The United States have pledged to support the Three Seas energy investments with $1 billion, said Polish Foreign Minister Jacek Czaputowicz during the press briefing at the 56th Munich Security Conference, adding that American support is a “very important declaration which proves how seriously the United States treats the Three Seas initiative.”
Czaputowicz stated that the U.S. wants to show their support by engaging with the development of Central-European infrastructure of the Three Seas countries, which include the 12 countries of Austria, Bulgaria, Croatia, Czech Republic, Estonia, Hungary, Latvia, Lithuania, Poland, Romania, Slovakia, and Slovenia.
“The funds will be able to be used to increase the transfer of energy resources and improvement of the state of infrastructure,” he said.

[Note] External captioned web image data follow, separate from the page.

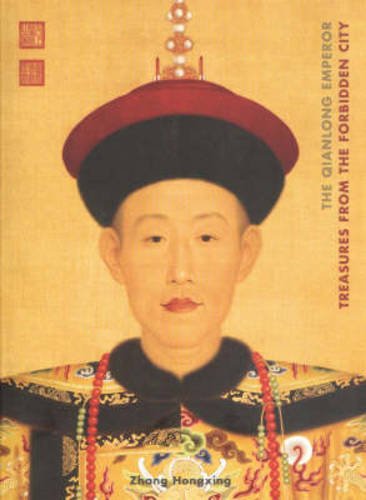 Stock image for The Qianlong: A Great Emperor from the Forbidden City for sale by WorldofBooks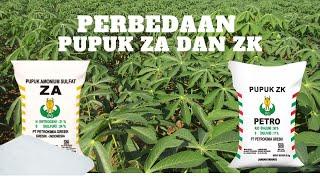 DIFFERENCES OF ZA AND ZK FERTILIZER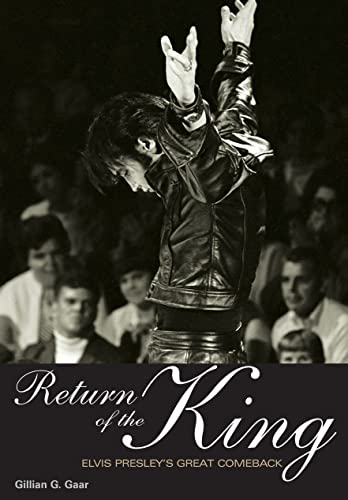 Return of the King: Elvis Presley's Great Comeback (Genuine Jawbone Books) von HAL LEONARD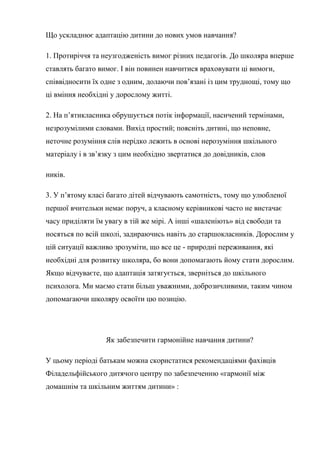 Що ускладнює адаптацію дитини до нових умов навчання?

1. Протиріччя та неузгодженість вимог різних педагогів. До школяра вперше
ставлять багато вимог. І він повинен навчитися враховувати ці вимоги,
співвідносити їх одне з одним, долаючи пов’язані із цим труднощі, тому що
ці вміння необхідні у дорослому житті.

2. На п’ятикласника обрушується потік інформації, насичений термінами,
незрозумілими словами. Вихід простий; поясніть дитині, що неповне,
неточне розуміння слів нерідко лежить в основі нерозуміння шкільного
матеріалу і в зв’язку з цим необхідно звертатися до довідників, слов

ників.

3. У п’ятому класі багато дітей відчувають самотність, тому що улюбленої
першої вчительки немає поруч, а класному керівникові часто не вистачає
часу приділяти їм увагу в тій же мірі. А інші «шаленіють» від свободи та
носяться по всій школі, задираючись навіть до старшокласників. Дорослим у
цій ситуації важливо зрозуміти, що все це - природні переживання, які
необхідні для розвитку школяра, бо вони допомагають йому стати дорослим.
Якщо відчуваєте, що адаптація затягується, зверніться до шкільного
психолога. Ми маємо стати більш уважними, доброзичливими, таким чином
допомагаючи школяру освоїти цю позицію.




                  Як забезпечити гармонійне навчання дитини?

У цьому періоді батькам можна скористатися рекомендаціями фахівців
Філадельфійського дитячого центру по забезпеченню «гармонії між
домашнім та шкільним життям дитини» :
 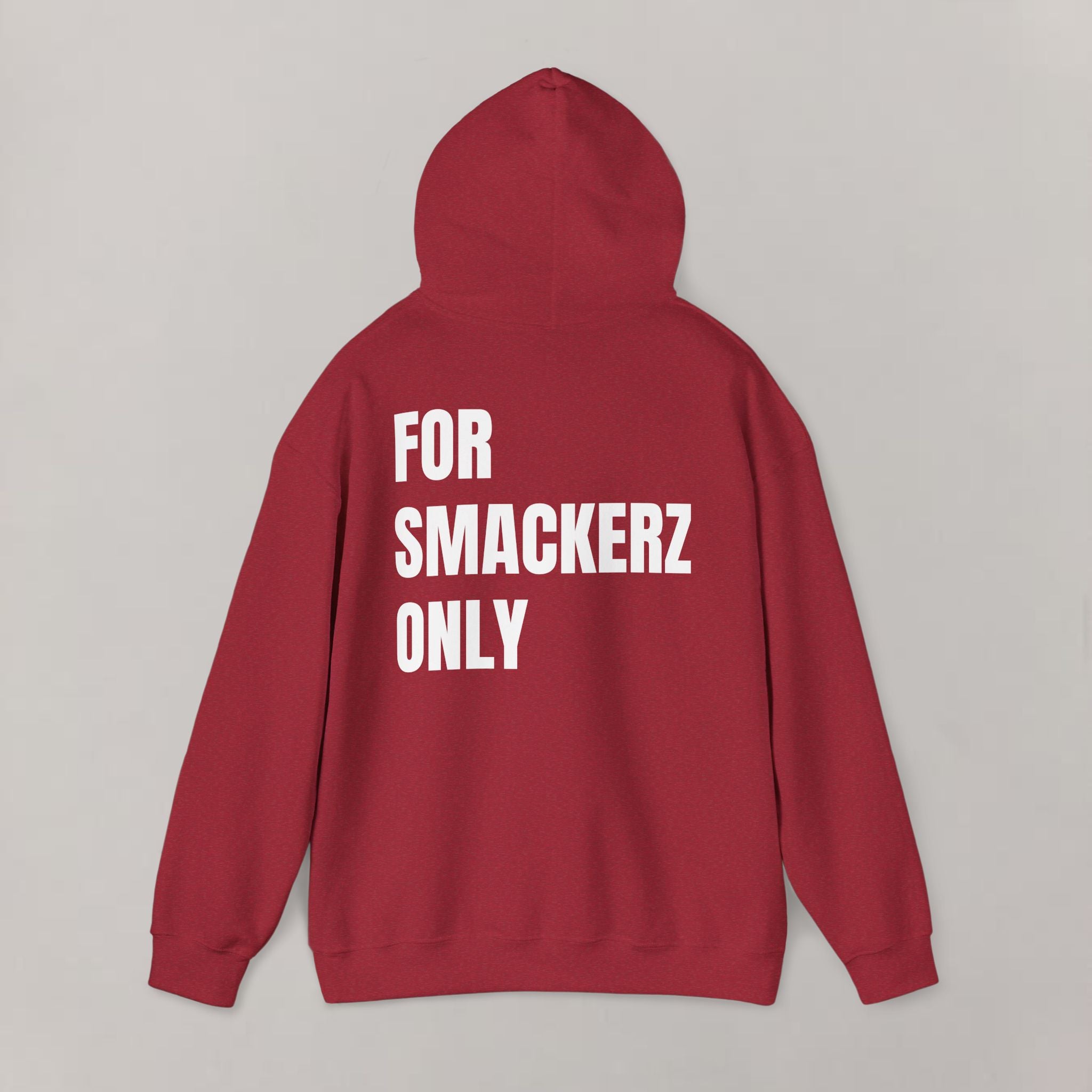 For Smackerz Only Hoodie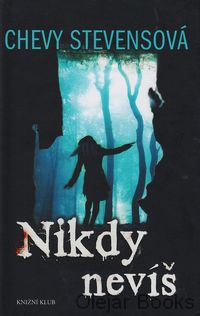 Nikdy nevíš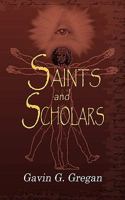Saints and Scholars: Be More, Do More, Have More 1449070620 Book Cover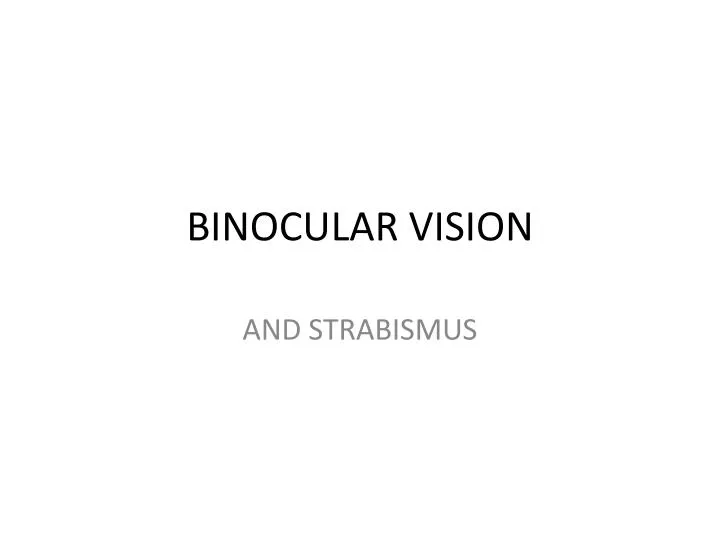 binocular vision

The foreign minister stated that the 2020 Three Seas Initiative summit will be held in Estonia. It will focus on developing road and railway infrastructure on the North-South axis of the Three Seas countries and on energy infrastructure.
Czaputowicz explained that the main issue is creating a possibility to transfer gas between the countries, which will be beneficial for Three Seas member states, as well as countries such as Ukraine.
He stressed that the support of the U.S. should be interpreted as a push for countries in the region to become independent of Russian energy resource deliveries and that he sees the matter as an attempt of the U.S. to engage with the region’s affairs.
“These are very important gestures which show that the U.S. has its sights on this part of Europe, and that is very important to us,” the Polish foreign minister underlined.
Czaputowicz added that the Three Seas countries also want to maintain trans-Atlantic relations and maintain the longevity and efficiency of NATO.
Earlier in Munich, U.S. Secretary of State Mike Pompeo announced that the U.S. have pledged to transfer up to USD 1 billion to Three Seas Initiative countries to support energy investments.
Pompeo assured, that these funds will be transferred via the DFC International Development Finance Corporation with support from the US Congress. The Secretary argued, that the goal is to “reinvigorate private investments” in energy sectors of the member states.